The January 2016 Rights Offering closed on February 17, 2016. The Company issued a total of 20,138,888 shares of common stock for aggregate gross proceeds of approximately $290.0 million. This includes 176,086 shares issued to holders upon exercise of their basic subscription and over-subscription rights and 13,136,817 shares issued to Kien Huat upon exercise of its basic subscription rights. Kien Huat also acquired the remaining 6,825,985 shares not sold in the January 2016 Rights Offering pursuant to the January 2016 Standby Purchase Agreement. The net proceeds of the January 2016 Rights Offering were approximately $286.0 million following the deduction of expenses. After giving effect to the January 2016 Rights Offering (including the standby purchase pursuant to the January 2016 Standby Purchase Agreement) and the Conversion, Kien Huat owns approximately 88.4% of the outstanding shares of the Company’s common stock.
Series B Preferred Stock and Dividends
The Company’s Series B Preferred Stock has voting rights of 0.054 votes per share and each share is convertible into 0.054 shares of its common stock. It has a liquidation value of $29 per share and is entitled to annual cumulative dividends of $2.90 per share payable quarterly in cash. The Company has the right to pay the dividends on an annual basis by issuing shares of its common stock at the rate of $3.77 per share. The value of shares of common stock issued as payment is based upon the average closing price for the shares of common stock for the 20 trading days preceding January 30 of the year following that for which the dividends are due. At September 30, 2016 and December 31, 2015, there were 44,258 shares of Series B Preferred Stock outstanding.
The Board authorized the cash payment of the Series B Preferred Stock quarterly dividends for calendar year 2016. Payments in the amount of $32,087 were made on April 1, 2016, July 1, 2016 and October 3, 2016.

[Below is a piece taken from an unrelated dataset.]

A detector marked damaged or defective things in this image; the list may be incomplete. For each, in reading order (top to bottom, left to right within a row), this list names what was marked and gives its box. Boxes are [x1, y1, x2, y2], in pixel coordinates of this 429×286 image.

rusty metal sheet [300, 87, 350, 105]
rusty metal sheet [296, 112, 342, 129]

On March 2, 2016, the Board authorized the cash payment of dividends due for the year ended December 31, 2015 on the Series B Preferred Stock in the amount of approximately $167,000. At December 31, 2015, the Company had undeclared cash dividends on the Series B Preferred Stock of approximately $167,000 and payment was made the same day. The cash dividend was calculated as if it were a dividend issued in shares of common stock, which in accordance with the terms of the Series B Preferred stock, means the amount of the cash payment is the annual cash dividend value (if it had been paid quarterly) multiplied by 1.3.
On February 9, 2015, the Board authorized the issuance of 5,102 shares of common stock in payment of dividends due for the year ended December 31, 2014 on the Series B Preferred Stock. The recorded value of these shares was approximately $159,000. At December 31, 2014, the Company had undeclared dividends on the Series B Preferred Stock of approximately $159,000.